In the forum thread about a Glock revolver, which company does Baldy say could make a ton of money by listening to its customers a little more?

→ **Given passage**
....................

# Glock Revolver



## Theprofessor (Jun 24, 2007)

:smt033I wish they would come out with one of these....... They are a great manufacture just fallen behind the rest of the others. They need something new and they really need to do it quick to stay in with the comp because they are fallen behind and before too long they will be too far gone.


----------



## JimmySays (Jun 8, 2007)

They have sold well over 2 million firearms. Probably most carried weapon by law enforcement, so, I think they are doing ok without the revolver. Besides, I don't think that's Gaston's thing.


----------



## Baldy (Jun 21, 2006)

I don't think Glock wants to take profits and start something new. On the other hand I think Ruger could make a ton of money if they would listen to their customers a little more.


----------



## SuckLead (Jul 4, 2006)

I dunno...










Most would prefer...










:anim_lol:


----------



## Mike Barham (Mar 30, 2006)

Theprofessor said:


> :smt033I wish they would come out with one of these....... They are a great manufacture just fallen behind the rest of the others. They need something new and they really need to do it quick to stay in with the comp because they are fallen behind and before too long they will be too far gone.

....................

→ **Records shown**

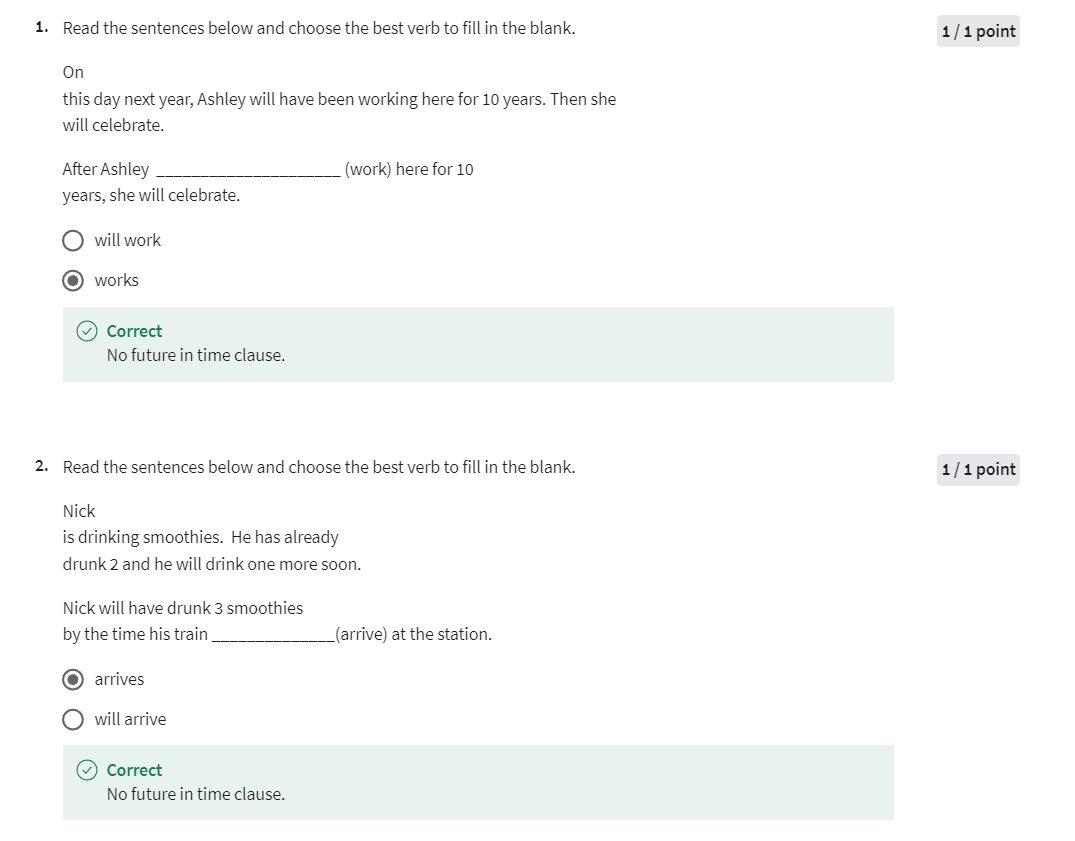 1. Read the sentences below and choose the best verb to fill in the blank.

1 / 1 point

On this day next year, Ashley will have been working here for 10 years. Then she will celebrate.

After Ashley ____________________ (work) here for 10 years, she will celebrate.

will work

works

Correct
No future in time clause.

2. Read the sentences below and choose the best verb to fill in the blank.

1 / 1 point

Nick is drinking smoothies. He has already drunk 2 and he will drink one more soon.

Nick will have drunk 3 smoothies by the time his train _____________(arrive) at the station.

arrives

will arrive

Correct
No future in time clause.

....................

→ **Your solution**
Ruger